[Raw records]
^^^^^^^^^^^^^^^^

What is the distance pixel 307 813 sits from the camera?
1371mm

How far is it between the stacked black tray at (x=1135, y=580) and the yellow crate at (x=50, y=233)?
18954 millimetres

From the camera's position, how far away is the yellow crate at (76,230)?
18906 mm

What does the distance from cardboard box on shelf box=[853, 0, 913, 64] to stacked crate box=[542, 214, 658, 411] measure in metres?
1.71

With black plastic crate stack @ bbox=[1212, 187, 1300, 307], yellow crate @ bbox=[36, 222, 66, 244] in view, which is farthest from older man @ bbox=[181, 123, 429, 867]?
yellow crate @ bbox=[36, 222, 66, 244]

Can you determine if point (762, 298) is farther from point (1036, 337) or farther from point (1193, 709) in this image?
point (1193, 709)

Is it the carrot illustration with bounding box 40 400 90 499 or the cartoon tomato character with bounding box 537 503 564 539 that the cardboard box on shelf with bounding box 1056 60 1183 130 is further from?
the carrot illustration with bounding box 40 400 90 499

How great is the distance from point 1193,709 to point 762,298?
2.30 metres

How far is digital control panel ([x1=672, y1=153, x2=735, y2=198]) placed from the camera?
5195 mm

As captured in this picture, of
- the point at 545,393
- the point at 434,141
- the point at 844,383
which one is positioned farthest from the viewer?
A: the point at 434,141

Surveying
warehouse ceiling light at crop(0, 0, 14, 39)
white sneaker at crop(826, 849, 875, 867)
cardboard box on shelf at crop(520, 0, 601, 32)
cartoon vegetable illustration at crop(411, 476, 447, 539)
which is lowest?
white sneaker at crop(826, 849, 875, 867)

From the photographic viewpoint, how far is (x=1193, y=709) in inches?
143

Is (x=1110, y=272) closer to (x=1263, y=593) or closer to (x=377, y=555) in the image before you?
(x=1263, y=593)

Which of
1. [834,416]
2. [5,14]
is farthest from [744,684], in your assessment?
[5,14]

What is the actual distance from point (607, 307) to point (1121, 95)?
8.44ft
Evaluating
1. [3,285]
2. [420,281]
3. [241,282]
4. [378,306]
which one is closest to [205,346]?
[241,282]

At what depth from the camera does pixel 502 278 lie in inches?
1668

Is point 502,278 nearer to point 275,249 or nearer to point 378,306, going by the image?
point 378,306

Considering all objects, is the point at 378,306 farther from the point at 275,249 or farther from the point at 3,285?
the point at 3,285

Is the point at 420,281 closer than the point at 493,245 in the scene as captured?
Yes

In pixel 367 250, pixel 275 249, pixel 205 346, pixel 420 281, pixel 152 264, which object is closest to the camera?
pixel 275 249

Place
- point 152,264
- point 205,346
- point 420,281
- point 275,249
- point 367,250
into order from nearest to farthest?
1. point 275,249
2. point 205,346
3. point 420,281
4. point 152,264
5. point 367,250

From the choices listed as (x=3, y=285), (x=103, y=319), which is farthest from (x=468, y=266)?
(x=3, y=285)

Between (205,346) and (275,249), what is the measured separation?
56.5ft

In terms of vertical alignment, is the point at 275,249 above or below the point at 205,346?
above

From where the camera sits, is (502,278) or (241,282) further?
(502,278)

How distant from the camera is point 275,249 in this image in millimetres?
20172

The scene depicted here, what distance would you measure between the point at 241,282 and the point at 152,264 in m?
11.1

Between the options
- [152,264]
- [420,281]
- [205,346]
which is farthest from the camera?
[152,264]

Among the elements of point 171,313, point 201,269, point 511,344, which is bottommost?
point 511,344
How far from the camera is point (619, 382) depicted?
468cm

^^^^^^^^^^^^^^^^

*REQUIREMENTS:* Reproduce nothing but the lines from the line containing "In pixel 367" to the last line of the data, each exactly as written.

*RESPONSE TO THIS TASK:*
In pixel 367 250, pixel 275 249, pixel 205 346, pixel 420 281, pixel 152 264, which object is closest to the camera?
pixel 275 249

Place
- point 152,264
- point 205,346
- point 420,281
- point 275,249
- point 367,250
into order from nearest to farthest?
1. point 275,249
2. point 205,346
3. point 420,281
4. point 152,264
5. point 367,250

From the choices listed as (x=3, y=285), (x=103, y=319), which is farthest from (x=468, y=266)?
(x=3, y=285)

Between (205,346) and (275,249), what is the measured separation?
56.5ft

In terms of vertical alignment, is the point at 275,249 above or below the point at 205,346?
above

From where the camera sits, is (502,278) or (241,282) further?
(502,278)

How distant from the camera is point 275,249 in this image in millimetres?
20172

The scene depicted here, what distance would you measure between the point at 241,282 and the point at 152,264 in m?
11.1

Between the options
- [152,264]
- [420,281]
- [205,346]
which is farthest from the camera?
[152,264]

Among the elements of point 171,313, point 201,269, point 511,344, which is bottommost?
point 511,344
How far from the camera is point (619, 382) depicted?
468cm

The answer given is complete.